▶ _本文_
------------------------------------------------------------------------
加齢による身体の変化により、シニア世代は逆流性食道炎を発症しやすくなります。胸やけや呑酸(すっぱいものがこみ上げる感じ)、慢性的な咳などの症状が現れ、日常生活の快適さを損なうことがあります。
本記事では、シニア世代に特徴的な逆流性食道炎について解説します。発症の原因やメカニズム、特有の症状、予防法、日常での対策、治療法を分かりやすく説明します。

私自身も胃酸過多の傾向があるため、日頃から逆流性食道炎にならないよう注意しています。
逆流性食道炎が増える主な原因
シニア世代で逆流性食道炎が増える背景には、「防御機能の低下」と「腹圧の上昇」という二つの主要なメカニズムがあります。
防御機能の低下
加齢により、胃と食道の間で逆流を防ぐ下部食道括約筋(LES)の筋力が低下し、弁の役割が弱まります。この筋肉が緩むと、胃酸が食道へ逆流しやすくなります。
また、逆流した胃酸を胃へ押し戻す食道蠕動(ぜんどう)運動も加齢で衰えます。その結果、食道粘膜が酸にさらされる時間が長くなり、炎症が生じやすくなります。さらに、高齢者では唾液の分泌量が減少し、酸を中和する働きが弱まることも、防御機能の低下につながります。

腹圧の上昇
腹部への圧力(腹圧)が高まると、胃が圧迫されて胃内圧が上昇し、逆流が起こりやすくなります。
- 肥満・内臓脂肪の増加:内臓脂肪が増えると腹圧が高まり、リスクが上昇します。
- 姿勢の悪化:猫背や前かがみの姿勢は胃を圧迫する主な原因です。重いものを持つ作業や、長時間前屈みになる生活習慣も影響します。
- その他のリスク:締め付けの強い服装やベルト、便秘時のいきみ、早食いや暴飲暴食、夜遅い食事も腹圧を高めたり、胃酸分泌を促進したりします。
内服薬の影響
高血圧や心臓病の治療薬、喘息治療薬、睡眠薬、抗不安薬など、特定の薬剤がLESを緩める副作用を持つことがあるため、服用中の薬にも注意が必要です。
特有の症状と特徴
逆流性食道炎の代表的な症状は胸焼けや呑酸(酸っぱい物が上がる感じ)ですが、高齢者ではこれらの自覚症状が現れにくいことが特徴です。
------------------------------------------------------------------------
▶ _抽出データ_
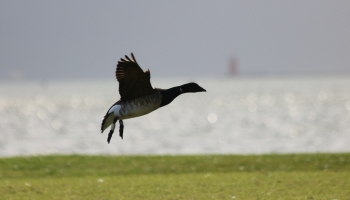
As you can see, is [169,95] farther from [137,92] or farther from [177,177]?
[177,177]

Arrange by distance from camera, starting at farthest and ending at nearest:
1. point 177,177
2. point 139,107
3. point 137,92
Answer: point 177,177
point 137,92
point 139,107

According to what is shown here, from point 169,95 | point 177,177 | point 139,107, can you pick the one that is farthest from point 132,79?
point 177,177

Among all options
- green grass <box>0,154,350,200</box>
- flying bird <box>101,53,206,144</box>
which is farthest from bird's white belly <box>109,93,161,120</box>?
green grass <box>0,154,350,200</box>

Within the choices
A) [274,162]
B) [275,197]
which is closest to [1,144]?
[274,162]

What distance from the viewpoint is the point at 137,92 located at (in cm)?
1133

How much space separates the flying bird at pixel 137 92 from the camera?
36.7 ft

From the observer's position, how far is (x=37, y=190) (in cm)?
1566

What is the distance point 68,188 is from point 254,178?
187 inches

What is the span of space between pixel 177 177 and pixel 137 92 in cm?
700

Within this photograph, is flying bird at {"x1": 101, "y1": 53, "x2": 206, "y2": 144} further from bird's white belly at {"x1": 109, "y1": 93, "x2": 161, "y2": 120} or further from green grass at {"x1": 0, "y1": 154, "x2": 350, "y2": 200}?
green grass at {"x1": 0, "y1": 154, "x2": 350, "y2": 200}

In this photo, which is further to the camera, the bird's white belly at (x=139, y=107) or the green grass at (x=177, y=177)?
the green grass at (x=177, y=177)

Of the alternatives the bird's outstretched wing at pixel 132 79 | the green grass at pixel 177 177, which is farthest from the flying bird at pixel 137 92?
the green grass at pixel 177 177

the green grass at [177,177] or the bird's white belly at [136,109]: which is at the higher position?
the bird's white belly at [136,109]

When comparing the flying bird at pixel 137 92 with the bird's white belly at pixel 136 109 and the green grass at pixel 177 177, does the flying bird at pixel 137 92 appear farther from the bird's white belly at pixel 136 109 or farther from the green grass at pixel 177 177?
the green grass at pixel 177 177
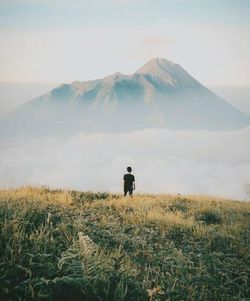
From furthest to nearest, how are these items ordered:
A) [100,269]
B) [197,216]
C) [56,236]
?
[197,216], [56,236], [100,269]

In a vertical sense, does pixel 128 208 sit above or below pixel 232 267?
above

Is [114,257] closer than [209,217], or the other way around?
[114,257]

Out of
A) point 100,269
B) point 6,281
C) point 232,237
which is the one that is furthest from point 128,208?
point 6,281

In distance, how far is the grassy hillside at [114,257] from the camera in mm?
4598

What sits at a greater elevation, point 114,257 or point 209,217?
point 209,217

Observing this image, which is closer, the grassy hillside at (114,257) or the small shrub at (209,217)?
the grassy hillside at (114,257)

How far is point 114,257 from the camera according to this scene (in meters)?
5.75

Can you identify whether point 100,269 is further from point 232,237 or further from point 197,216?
point 197,216

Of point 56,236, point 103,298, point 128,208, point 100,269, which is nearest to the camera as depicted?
point 103,298

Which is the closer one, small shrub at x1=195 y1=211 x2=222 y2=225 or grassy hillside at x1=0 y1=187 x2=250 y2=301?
grassy hillside at x1=0 y1=187 x2=250 y2=301

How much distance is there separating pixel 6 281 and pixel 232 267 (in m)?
4.97

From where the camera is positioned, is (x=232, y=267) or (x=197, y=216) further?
(x=197, y=216)

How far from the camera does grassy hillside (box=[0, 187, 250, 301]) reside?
460 centimetres

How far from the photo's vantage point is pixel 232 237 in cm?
989
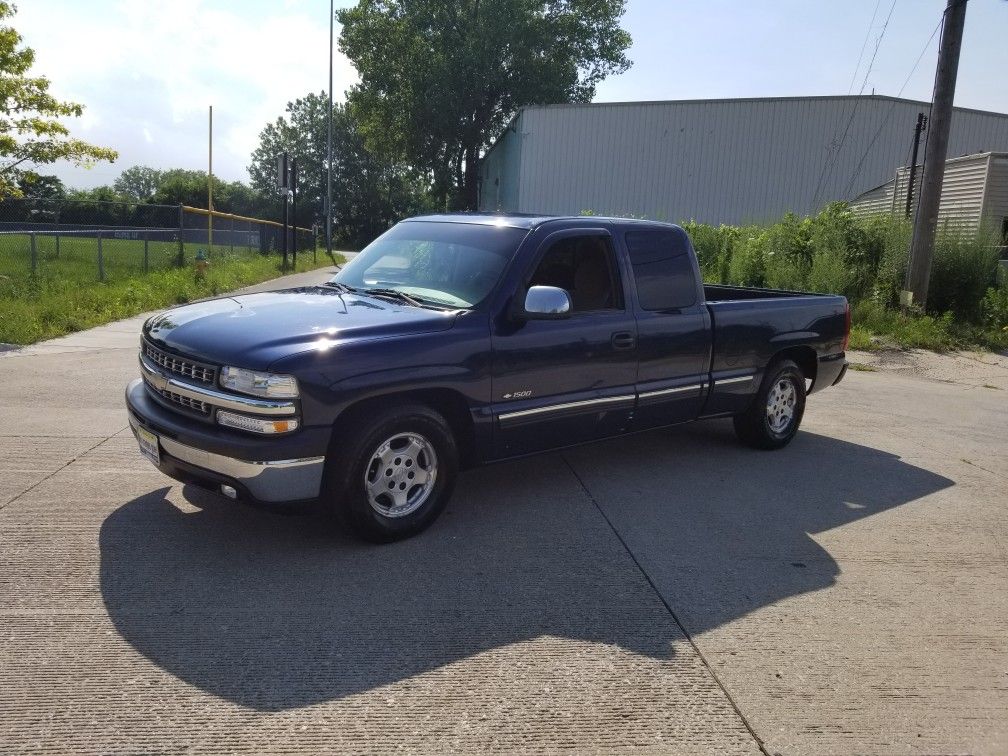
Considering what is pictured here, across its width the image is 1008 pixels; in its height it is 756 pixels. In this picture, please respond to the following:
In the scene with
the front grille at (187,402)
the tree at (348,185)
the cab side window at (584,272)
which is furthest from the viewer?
the tree at (348,185)

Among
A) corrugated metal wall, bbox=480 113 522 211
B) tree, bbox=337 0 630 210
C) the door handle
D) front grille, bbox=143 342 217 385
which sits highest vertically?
tree, bbox=337 0 630 210

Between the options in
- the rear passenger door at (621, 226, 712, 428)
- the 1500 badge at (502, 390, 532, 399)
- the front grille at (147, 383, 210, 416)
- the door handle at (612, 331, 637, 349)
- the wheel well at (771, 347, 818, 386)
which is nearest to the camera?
the front grille at (147, 383, 210, 416)

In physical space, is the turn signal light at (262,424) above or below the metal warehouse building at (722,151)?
below

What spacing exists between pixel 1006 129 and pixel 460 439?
119 ft

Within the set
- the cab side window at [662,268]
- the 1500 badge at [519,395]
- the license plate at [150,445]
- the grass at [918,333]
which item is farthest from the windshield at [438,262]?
the grass at [918,333]

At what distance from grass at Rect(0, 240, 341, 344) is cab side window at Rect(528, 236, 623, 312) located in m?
8.90

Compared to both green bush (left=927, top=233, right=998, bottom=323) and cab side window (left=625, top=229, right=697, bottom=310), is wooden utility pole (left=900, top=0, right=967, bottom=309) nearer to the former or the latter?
green bush (left=927, top=233, right=998, bottom=323)

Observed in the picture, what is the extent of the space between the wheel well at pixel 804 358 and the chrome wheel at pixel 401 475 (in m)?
3.79

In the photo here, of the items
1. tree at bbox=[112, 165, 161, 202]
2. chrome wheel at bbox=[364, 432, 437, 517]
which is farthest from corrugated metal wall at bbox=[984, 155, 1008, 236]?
tree at bbox=[112, 165, 161, 202]

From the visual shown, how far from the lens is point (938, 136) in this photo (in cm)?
1485

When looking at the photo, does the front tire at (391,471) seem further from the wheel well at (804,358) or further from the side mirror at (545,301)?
the wheel well at (804,358)

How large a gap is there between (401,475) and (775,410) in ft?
12.8

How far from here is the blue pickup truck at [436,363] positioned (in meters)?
4.34

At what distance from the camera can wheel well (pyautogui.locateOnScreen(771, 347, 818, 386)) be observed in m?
7.46
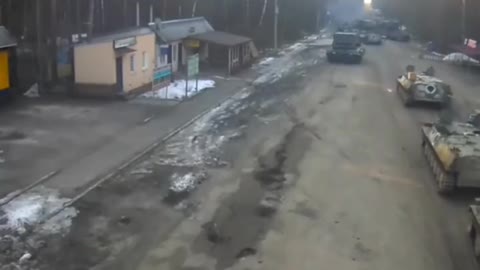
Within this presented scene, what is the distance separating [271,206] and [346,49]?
107 ft

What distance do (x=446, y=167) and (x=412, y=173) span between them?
91.0 inches

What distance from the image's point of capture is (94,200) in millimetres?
15648

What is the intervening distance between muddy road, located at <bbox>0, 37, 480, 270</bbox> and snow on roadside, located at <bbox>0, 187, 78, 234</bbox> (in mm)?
231

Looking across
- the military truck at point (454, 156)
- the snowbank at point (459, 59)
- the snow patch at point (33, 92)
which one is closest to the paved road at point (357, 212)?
the military truck at point (454, 156)

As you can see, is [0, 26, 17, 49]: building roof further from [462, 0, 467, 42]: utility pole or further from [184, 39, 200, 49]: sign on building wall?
[462, 0, 467, 42]: utility pole

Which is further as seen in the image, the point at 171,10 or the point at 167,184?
the point at 171,10

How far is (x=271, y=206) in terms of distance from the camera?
15.6 metres

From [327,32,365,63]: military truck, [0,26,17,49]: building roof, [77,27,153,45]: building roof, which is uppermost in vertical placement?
[0,26,17,49]: building roof

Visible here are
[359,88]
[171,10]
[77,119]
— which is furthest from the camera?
[171,10]

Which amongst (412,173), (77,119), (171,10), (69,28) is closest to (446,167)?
(412,173)

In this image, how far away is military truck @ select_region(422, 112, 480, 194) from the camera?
53.0ft

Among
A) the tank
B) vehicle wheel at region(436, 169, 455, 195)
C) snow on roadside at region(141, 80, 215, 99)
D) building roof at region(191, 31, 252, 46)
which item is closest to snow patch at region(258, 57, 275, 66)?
building roof at region(191, 31, 252, 46)

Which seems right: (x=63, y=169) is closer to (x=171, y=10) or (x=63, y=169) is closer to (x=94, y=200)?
(x=94, y=200)

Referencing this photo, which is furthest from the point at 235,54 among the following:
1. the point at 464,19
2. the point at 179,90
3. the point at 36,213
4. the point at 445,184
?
the point at 36,213
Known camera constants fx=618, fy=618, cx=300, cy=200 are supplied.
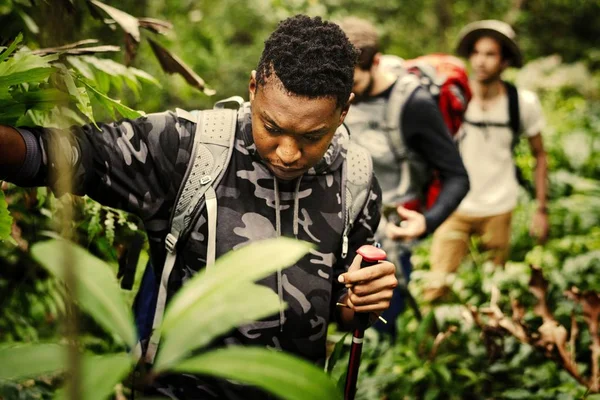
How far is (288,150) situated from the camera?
1799 mm

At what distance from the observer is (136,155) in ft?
5.92

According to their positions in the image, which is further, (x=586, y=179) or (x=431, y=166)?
(x=586, y=179)

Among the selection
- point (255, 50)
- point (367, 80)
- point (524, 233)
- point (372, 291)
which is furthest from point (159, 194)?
point (255, 50)

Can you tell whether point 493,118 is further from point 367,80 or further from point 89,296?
point 89,296

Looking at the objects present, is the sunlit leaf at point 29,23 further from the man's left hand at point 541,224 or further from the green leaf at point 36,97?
the man's left hand at point 541,224

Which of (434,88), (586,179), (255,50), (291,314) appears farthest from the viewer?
(255,50)

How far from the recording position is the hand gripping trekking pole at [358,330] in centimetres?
173

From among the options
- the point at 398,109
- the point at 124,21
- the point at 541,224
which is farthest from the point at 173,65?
the point at 541,224

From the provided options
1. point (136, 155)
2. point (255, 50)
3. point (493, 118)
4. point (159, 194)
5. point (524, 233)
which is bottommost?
point (524, 233)

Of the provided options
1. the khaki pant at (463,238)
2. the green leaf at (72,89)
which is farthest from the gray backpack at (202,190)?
the khaki pant at (463,238)

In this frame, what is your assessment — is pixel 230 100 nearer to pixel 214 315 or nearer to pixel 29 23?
pixel 29 23

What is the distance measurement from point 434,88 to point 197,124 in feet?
8.12

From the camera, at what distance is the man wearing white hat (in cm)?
487

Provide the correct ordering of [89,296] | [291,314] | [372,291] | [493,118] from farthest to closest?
[493,118] → [291,314] → [372,291] → [89,296]
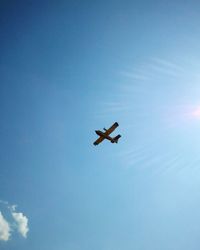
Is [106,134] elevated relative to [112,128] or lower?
lower

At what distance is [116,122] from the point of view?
43500 mm

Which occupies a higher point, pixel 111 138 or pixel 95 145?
pixel 111 138

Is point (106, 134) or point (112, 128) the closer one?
point (112, 128)

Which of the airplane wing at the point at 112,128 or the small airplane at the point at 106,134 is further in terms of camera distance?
the small airplane at the point at 106,134

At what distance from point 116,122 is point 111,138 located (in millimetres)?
4522

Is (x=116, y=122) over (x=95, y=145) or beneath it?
over

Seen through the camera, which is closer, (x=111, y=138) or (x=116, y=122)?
(x=116, y=122)

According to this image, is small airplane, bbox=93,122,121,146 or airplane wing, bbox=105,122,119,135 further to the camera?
small airplane, bbox=93,122,121,146

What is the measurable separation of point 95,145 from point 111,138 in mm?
3585

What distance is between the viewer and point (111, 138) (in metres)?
46.8

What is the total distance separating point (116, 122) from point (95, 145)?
587cm

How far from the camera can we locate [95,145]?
45250mm
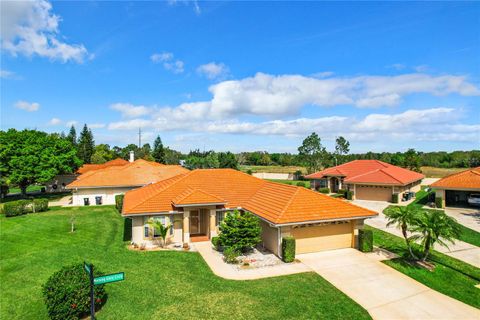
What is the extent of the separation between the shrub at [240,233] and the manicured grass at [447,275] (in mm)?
7865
------------------------------------------------------------------------
▶ _やること_
本文の「本記事では、シニア世代に特徴」で始まって「御機能の低下につながります。」まで続く部分を、「シニア世代」を「高齢の世代」に呼び替えて書き直してください。 抽出データの行は、ここでは使いません。

▶ _解答_
本記事では、高齢の世代に特徴的な逆流性食道炎について解説します。発症の原因やメカニズム、特有の症状、予防法、日常での対策、治療法を分かりやすく説明します。

私自身も胃酸過多の傾向があるため、日頃から逆流性食道炎にならないよう注意しています。
逆流性食道炎が増える主な原因
高齢の世代で逆流性食道炎が増える背景には、「防御機能の低下」と「腹圧の上昇」という二つの主要なメカニズムがあります。
防御機能の低下
加齢により、胃と食道の間で逆流を防ぐ下部食道括約筋(LES)の筋力が低下し、弁の役割が弱まります。この筋肉が緩むと、胃酸が食道へ逆流しやすくなります。
また、逆流した胃酸を胃へ押し戻す食道蠕動(ぜんどう)運動も加齢で衰えます。その結果、食道粘膜が酸にさらされる時間が長くなり、炎症が生じやすくなります。さらに、高齢者では唾液の分泌量が減少し、酸を中和する働きが弱まることも、防御機能の低下につながります。